たべもののはなし

食べることばかり考えてる

クレープへの恋はいびつ

ほんとうは、頬張りたいのだ。

 

クレープ、フルーツとチョコソースと生クリームを一番ダイレクトに味わえる志向の逸品だと思っている。クレープという料理、というよりかは、それらの構成要素を効率よく味わう手段にさらに薄皮のモチモチ感が加わって爆発的に美味しくなるという感じだ。食べるごと幸せが募り、少し包み紙の香りがする食べ終わりは何にも増して切ない。

 

街にあるクレープ屋さんの前を通ると美味しい香りが漂ってきて一瞬で幸せになる。また、一度しかやったことがないがクレープパーティー、あれはもう特別感と謎の緊張感があった。

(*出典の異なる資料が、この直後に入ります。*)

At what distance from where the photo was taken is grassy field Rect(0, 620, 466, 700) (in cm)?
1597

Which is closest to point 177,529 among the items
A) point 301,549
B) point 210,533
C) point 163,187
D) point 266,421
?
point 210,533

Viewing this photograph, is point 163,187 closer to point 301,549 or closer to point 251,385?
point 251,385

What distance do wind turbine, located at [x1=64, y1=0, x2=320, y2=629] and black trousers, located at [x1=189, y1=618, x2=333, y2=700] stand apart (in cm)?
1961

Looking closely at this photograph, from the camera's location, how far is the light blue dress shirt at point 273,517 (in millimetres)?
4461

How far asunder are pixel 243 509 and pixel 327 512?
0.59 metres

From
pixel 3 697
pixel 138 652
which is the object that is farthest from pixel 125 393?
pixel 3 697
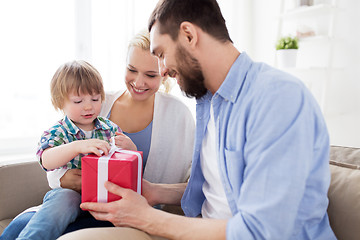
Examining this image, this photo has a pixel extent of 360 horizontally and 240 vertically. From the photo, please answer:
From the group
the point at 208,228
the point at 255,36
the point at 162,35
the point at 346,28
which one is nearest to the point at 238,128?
the point at 208,228

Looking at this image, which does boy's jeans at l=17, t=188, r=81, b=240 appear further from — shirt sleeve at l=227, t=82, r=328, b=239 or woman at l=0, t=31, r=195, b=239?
shirt sleeve at l=227, t=82, r=328, b=239

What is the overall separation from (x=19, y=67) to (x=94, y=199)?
1.83 m

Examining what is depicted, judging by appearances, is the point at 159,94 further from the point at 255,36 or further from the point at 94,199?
the point at 255,36

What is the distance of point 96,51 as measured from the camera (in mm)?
2584

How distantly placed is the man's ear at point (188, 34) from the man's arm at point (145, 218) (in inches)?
21.5

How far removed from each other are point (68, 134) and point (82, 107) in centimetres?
13

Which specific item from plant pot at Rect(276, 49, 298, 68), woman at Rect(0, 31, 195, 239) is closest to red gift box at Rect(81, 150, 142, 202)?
woman at Rect(0, 31, 195, 239)

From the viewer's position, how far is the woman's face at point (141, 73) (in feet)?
4.87

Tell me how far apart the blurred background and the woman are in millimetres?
993

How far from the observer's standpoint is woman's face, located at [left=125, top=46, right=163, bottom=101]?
4.87 feet

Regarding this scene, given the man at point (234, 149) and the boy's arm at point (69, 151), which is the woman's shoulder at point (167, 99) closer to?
the man at point (234, 149)

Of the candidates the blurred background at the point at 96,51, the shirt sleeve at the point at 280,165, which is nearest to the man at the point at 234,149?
the shirt sleeve at the point at 280,165

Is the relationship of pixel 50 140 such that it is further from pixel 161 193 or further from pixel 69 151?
pixel 161 193

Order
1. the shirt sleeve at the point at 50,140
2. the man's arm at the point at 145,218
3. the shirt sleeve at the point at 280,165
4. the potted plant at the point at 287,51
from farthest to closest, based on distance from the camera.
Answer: the potted plant at the point at 287,51
the shirt sleeve at the point at 50,140
the man's arm at the point at 145,218
the shirt sleeve at the point at 280,165
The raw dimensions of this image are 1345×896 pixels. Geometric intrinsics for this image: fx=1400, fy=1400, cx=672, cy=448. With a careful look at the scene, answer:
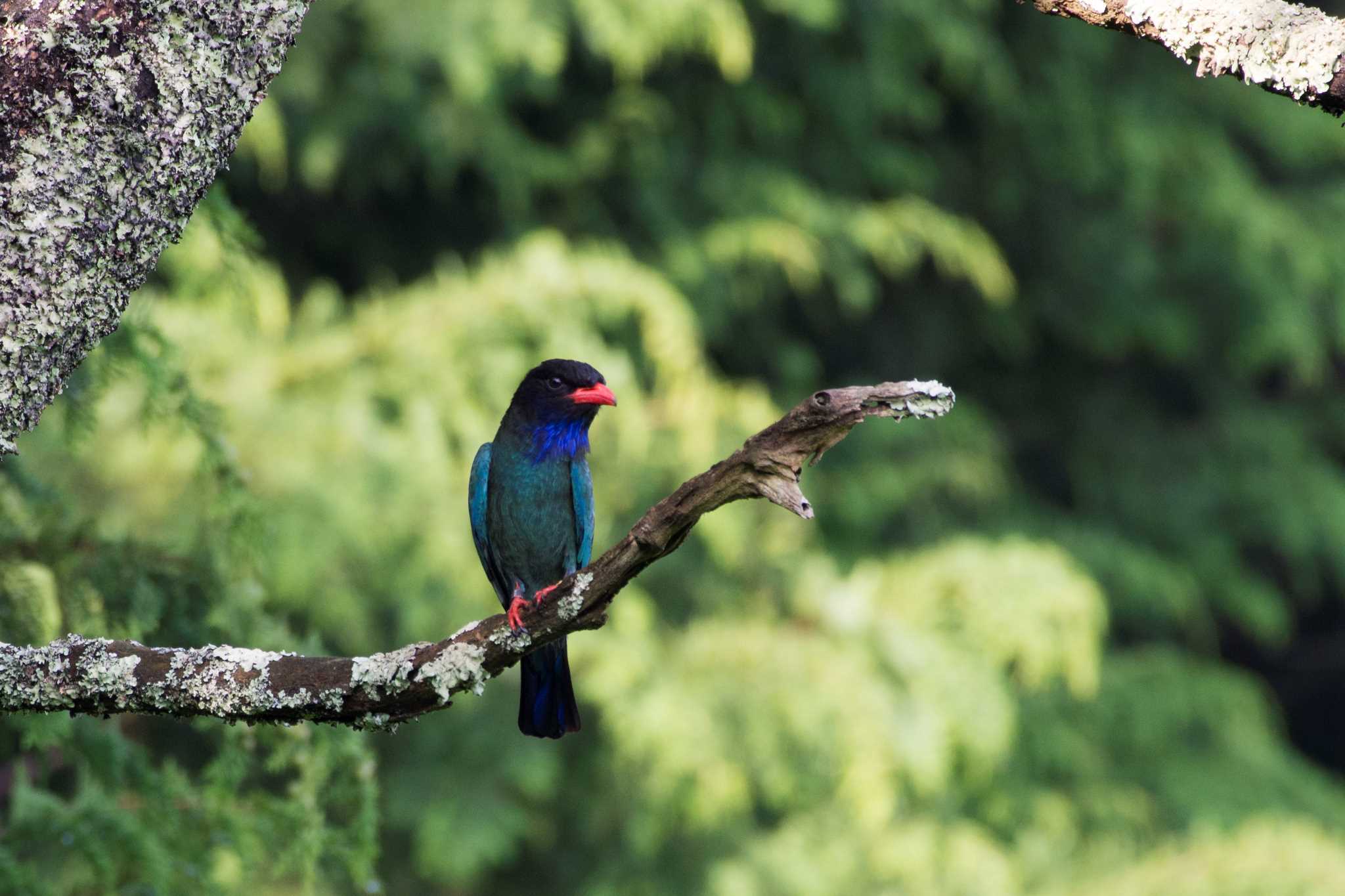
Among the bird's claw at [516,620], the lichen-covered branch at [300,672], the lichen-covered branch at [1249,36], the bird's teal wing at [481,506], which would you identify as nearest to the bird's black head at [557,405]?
the bird's teal wing at [481,506]

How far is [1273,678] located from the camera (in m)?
11.1

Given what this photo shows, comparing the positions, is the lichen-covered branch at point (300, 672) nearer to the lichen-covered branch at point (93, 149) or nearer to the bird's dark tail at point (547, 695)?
the lichen-covered branch at point (93, 149)

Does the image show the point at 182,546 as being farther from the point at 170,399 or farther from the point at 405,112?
the point at 405,112

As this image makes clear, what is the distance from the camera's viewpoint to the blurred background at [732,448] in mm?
3377

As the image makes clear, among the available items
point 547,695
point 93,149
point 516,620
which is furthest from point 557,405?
point 93,149

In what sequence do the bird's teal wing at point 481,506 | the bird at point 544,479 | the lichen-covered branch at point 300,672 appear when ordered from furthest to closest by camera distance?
the bird's teal wing at point 481,506
the bird at point 544,479
the lichen-covered branch at point 300,672

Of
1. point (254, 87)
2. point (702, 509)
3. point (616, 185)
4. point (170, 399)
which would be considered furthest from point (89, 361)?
point (616, 185)

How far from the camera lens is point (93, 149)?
6.76ft

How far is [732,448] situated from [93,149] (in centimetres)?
393

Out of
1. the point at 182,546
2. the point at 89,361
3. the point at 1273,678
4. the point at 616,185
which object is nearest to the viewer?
the point at 89,361

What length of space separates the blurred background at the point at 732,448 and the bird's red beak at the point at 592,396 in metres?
0.79

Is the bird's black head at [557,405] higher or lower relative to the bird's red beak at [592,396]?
higher

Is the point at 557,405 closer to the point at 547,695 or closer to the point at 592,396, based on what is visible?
the point at 592,396

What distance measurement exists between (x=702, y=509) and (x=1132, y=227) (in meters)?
7.02
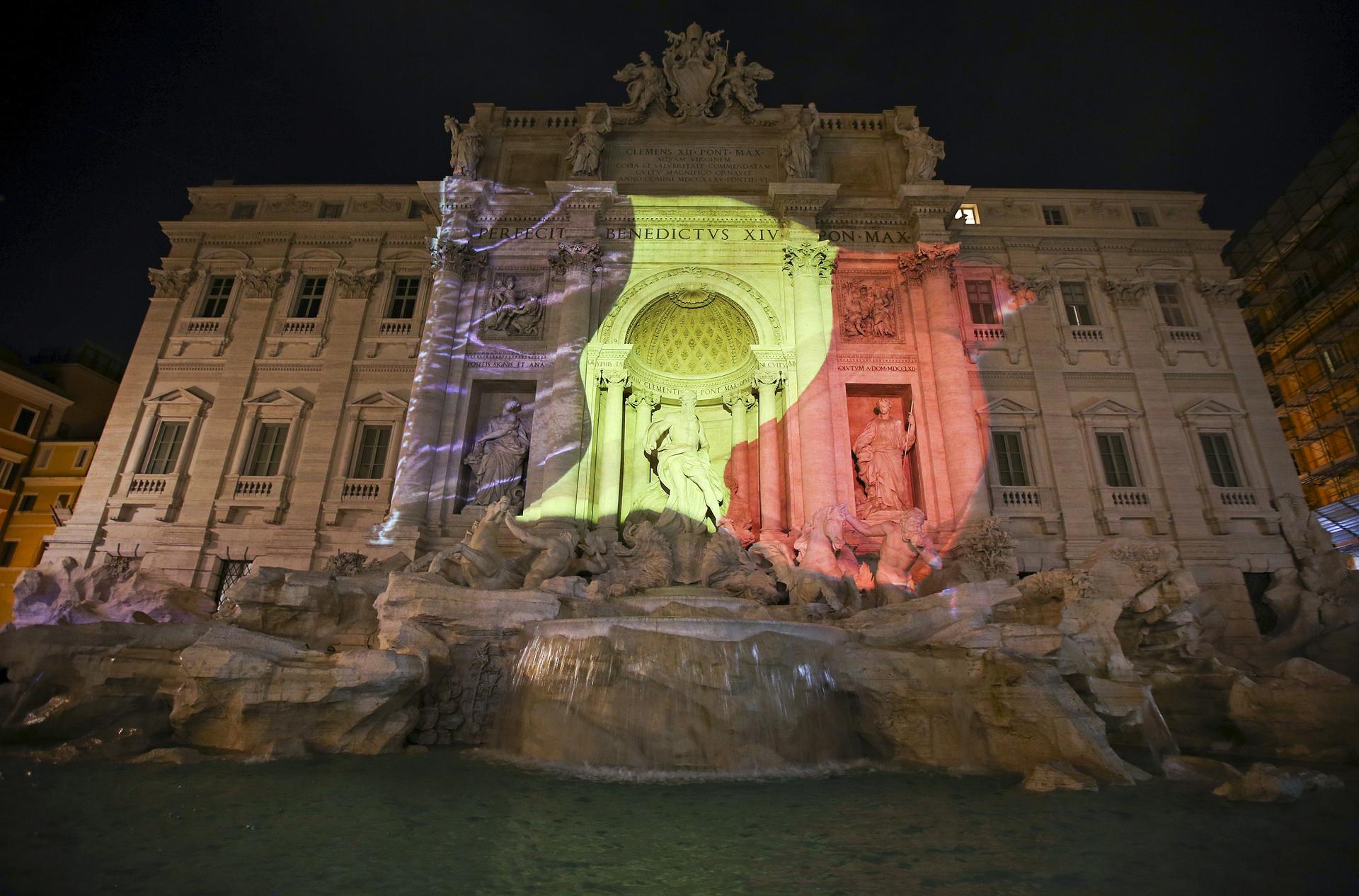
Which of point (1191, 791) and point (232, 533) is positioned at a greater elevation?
point (232, 533)

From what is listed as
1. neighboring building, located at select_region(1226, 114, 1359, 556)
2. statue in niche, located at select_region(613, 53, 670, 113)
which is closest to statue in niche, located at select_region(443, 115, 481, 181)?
statue in niche, located at select_region(613, 53, 670, 113)

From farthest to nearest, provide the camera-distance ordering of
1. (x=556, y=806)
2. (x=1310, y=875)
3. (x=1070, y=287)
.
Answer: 1. (x=1070, y=287)
2. (x=556, y=806)
3. (x=1310, y=875)

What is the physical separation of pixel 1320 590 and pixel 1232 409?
4968mm

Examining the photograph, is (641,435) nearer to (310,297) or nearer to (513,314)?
(513,314)

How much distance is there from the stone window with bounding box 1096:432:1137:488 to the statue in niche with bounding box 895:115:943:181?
27.7 feet

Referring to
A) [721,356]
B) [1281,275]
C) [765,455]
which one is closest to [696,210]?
[721,356]

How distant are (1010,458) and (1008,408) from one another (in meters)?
1.39

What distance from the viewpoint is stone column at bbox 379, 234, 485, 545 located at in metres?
14.9

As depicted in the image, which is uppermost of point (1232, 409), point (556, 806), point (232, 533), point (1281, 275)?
point (1281, 275)

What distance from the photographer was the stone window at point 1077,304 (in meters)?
18.7

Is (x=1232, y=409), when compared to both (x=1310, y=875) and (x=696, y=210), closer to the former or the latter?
(x=696, y=210)

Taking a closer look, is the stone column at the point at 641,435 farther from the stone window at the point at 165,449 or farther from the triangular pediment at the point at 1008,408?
the stone window at the point at 165,449

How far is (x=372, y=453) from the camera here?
696 inches

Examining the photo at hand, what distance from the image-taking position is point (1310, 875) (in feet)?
12.8
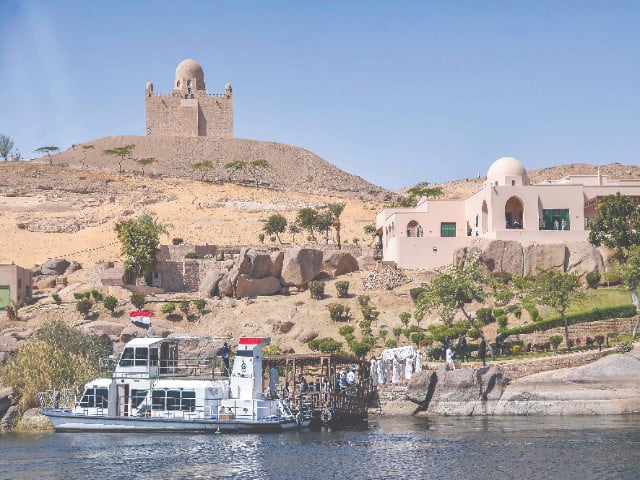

ずーーっっっと美味しい、甘くて幸せ、中身は自在、どれも最高、本当に本当に…いやあれはすごい。クレープ本当に美味しい。街中のクレープ屋さんの前を通るたび心が動く。

 

ただ、

 

ただ、

 

本当に遺憾なのだが、、恥ずかしいのだ。クレープを思いっきり頬張って楽しみたいのに、羞恥心が邪魔をする。

 

口を開けることが恥ずかしくなったのはいつからだ。人前で食べることが恥ずかしくなったのはいつからだ。立って食べたり地べたで座って食べたりするのが恥ずかしくなったのは、いつからだ。

 

1人クレープは1人回転寿司より恥ずかしくなってしまいそうでチャレンジできていない。

 

小さい頃読んだ少女漫画に、男の子が「1人では頼みづらいから…」とデートでパフェを頼んで、それがキラキラな一瞬として描かれるみたいなのがあって、

「もの食べるのに恥ずかしいって何?」

と思っていたが、なるほど、わかる、わかるよ、恥ずかしいって確かにあるのだ…

 

誰もそんなこと言ってないのに、自分で恥ずかしいって決めちゃってんだなと思う。子供の頃より生きやすくなった一方、その点においては幾分生きづらくもなったものだ。

 

なので、密かに想い続けている。ほんとうは、頬張りたいのだ。片思いの相手を恥ずかしいと思うのは失礼だと承知しつつ、晴れた日に歩きながら頬張る甘くて美味しいクレープをとってもとっても好きでいる。バカップルでは行き過ぎるめて仲の良い老夫婦のように、側から見ても微笑ましいくらい穏やかに思い合えたら、いいのに。

 

クレープ、大好き。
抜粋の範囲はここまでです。